| Task requirements |
Output all records verbatim.

| Provided information |
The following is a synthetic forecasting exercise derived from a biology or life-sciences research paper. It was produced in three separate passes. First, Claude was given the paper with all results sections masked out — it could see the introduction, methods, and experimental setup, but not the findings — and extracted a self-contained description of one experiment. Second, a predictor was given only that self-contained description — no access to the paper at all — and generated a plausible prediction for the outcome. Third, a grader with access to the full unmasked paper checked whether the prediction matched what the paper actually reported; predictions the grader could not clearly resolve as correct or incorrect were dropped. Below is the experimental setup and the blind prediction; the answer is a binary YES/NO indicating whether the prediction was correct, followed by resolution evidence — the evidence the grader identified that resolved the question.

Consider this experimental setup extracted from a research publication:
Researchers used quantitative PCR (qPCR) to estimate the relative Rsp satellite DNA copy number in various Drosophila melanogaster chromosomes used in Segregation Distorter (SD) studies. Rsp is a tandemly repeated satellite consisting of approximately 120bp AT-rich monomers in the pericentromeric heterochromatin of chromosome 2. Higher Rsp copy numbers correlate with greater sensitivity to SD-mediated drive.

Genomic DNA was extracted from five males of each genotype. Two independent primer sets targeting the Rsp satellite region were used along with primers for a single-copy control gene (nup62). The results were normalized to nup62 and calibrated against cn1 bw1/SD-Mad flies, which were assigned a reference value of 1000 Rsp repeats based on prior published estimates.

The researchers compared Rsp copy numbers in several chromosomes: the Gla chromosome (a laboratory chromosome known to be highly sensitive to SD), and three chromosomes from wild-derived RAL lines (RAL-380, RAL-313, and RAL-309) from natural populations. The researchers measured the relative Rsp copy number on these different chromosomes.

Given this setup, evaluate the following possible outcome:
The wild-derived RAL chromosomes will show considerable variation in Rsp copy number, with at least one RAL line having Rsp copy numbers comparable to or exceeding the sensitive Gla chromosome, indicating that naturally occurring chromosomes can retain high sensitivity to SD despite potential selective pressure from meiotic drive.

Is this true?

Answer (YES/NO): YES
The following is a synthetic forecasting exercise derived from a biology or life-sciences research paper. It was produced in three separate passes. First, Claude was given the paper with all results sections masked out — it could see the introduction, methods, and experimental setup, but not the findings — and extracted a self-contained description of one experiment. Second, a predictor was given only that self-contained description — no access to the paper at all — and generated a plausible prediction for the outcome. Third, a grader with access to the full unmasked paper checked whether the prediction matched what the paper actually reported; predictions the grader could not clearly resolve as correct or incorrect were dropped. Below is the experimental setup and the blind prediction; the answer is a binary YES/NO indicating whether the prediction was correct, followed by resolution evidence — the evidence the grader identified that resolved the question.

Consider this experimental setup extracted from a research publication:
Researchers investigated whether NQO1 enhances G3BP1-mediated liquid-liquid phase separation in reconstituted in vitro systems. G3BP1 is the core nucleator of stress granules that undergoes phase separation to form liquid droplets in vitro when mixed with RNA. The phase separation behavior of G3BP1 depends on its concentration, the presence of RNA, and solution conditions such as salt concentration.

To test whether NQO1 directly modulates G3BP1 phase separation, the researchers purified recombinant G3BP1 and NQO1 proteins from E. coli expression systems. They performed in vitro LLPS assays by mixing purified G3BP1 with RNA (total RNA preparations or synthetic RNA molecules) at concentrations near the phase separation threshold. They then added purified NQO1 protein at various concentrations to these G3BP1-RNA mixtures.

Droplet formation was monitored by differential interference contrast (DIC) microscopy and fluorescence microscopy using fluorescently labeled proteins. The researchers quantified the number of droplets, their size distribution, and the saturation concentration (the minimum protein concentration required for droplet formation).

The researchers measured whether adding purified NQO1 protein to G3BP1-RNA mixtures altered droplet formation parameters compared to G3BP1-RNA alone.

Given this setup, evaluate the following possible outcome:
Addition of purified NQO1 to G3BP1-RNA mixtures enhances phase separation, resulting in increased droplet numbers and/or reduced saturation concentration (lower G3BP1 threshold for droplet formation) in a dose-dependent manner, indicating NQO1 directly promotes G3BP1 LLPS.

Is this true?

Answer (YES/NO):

| Written solution |
The following is a synthetic forecasting exercise derived from a biology or life-sciences research paper. It was produced in three separate passes. First, Claude was given the paper with all results sections masked out — it could see the introduction, methods, and experimental setup, but not the findings — and extracted a self-contained description of one experiment. Second, a predictor was given only that self-contained description — no access to the paper at all — and generated a plausible prediction for the outcome. Third, a grader with access to the full unmasked paper checked whether the prediction matched what the paper actually reported; predictions the grader could not clearly resolve as correct or incorrect were dropped. Below is the experimental setup and the blind prediction; the answer is a binary YES/NO indicating whether the prediction was correct, followed by resolution evidence — the evidence the grader identified that resolved the question.

Consider this experimental setup extracted from a research publication:
Researchers used quantitative PCR (qPCR) to estimate the relative Rsp satellite DNA copy number in various Drosophila melanogaster chromosomes used in Segregation Distorter (SD) studies. Rsp is a tandemly repeated satellite consisting of approximately 120bp AT-rich monomers in the pericentromeric heterochromatin of chromosome 2. Higher Rsp copy numbers correlate with greater sensitivity to SD-mediated drive.

Genomic DNA was extracted from five males of each genotype. Two independent primer sets targeting the Rsp satellite region were used along with primers for a single-copy control gene (nup62). The results were normalized to nup62 and calibrated against cn1 bw1/SD-Mad flies, which were assigned a reference value of 1000 Rsp repeats based on prior published estimates.

The researchers compared Rsp copy numbers in several chromosomes: the Gla chromosome (a laboratory chromosome known to be highly sensitive to SD), and three chromosomes from wild-derived RAL lines (RAL-380, RAL-313, and RAL-309) from natural populations. The researchers measured the relative Rsp copy number on these different chromosomes.

Given this setup, evaluate the following possible outcome:
The wild-derived RAL chromosomes will show considerable variation in Rsp copy number, with at least one RAL line having Rsp copy numbers comparable to or exceeding the sensitive Gla chromosome, indicating that naturally occurring chromosomes can retain high sensitivity to SD despite potential selective pressure from meiotic drive.

Is this true?

Answer (YES/NO): YES
The following is a synthetic forecasting exercise derived from a biology or life-sciences research paper. It was produced in three separate passes. First, Claude was given the paper with all results sections masked out — it could see the introduction, methods, and experimental setup, but not the findings — and extracted a self-contained description of one experiment. Second, a predictor was given only that self-contained description — no access to the paper at all — and generated a plausible prediction for the outcome. Third, a grader with access to the full unmasked paper checked whether the prediction matched what the paper actually reported; predictions the grader could not clearly resolve as correct or incorrect were dropped. Below is the experimental setup and the blind prediction; the answer is a binary YES/NO indicating whether the prediction was correct, followed by resolution evidence — the evidence the grader identified that resolved the question.

Consider this experimental setup extracted from a research publication:
Researchers investigated whether NQO1 enhances G3BP1-mediated liquid-liquid phase separation in reconstituted in vitro systems. G3BP1 is the core nucleator of stress granules that undergoes phase separation to form liquid droplets in vitro when mixed with RNA. The phase separation behavior of G3BP1 depends on its concentration, the presence of RNA, and solution conditions such as salt concentration.

To test whether NQO1 directly modulates G3BP1 phase separation, the researchers purified recombinant G3BP1 and NQO1 proteins from E. coli expression systems. They performed in vitro LLPS assays by mixing purified G3BP1 with RNA (total RNA preparations or synthetic RNA molecules) at concentrations near the phase separation threshold. They then added purified NQO1 protein at various concentrations to these G3BP1-RNA mixtures.

Droplet formation was monitored by differential interference contrast (DIC) microscopy and fluorescence microscopy using fluorescently labeled proteins. The researchers quantified the number of droplets, their size distribution, and the saturation concentration (the minimum protein concentration required for droplet formation).

The researchers measured whether adding purified NQO1 protein to G3BP1-RNA mixtures altered droplet formation parameters compared to G3BP1-RNA alone.

Given this setup, evaluate the following possible outcome:
Addition of purified NQO1 to G3BP1-RNA mixtures enhances phase separation, resulting in increased droplet numbers and/or reduced saturation concentration (lower G3BP1 threshold for droplet formation) in a dose-dependent manner, indicating NQO1 directly promotes G3BP1 LLPS.

Is this true?

Answer (YES/NO):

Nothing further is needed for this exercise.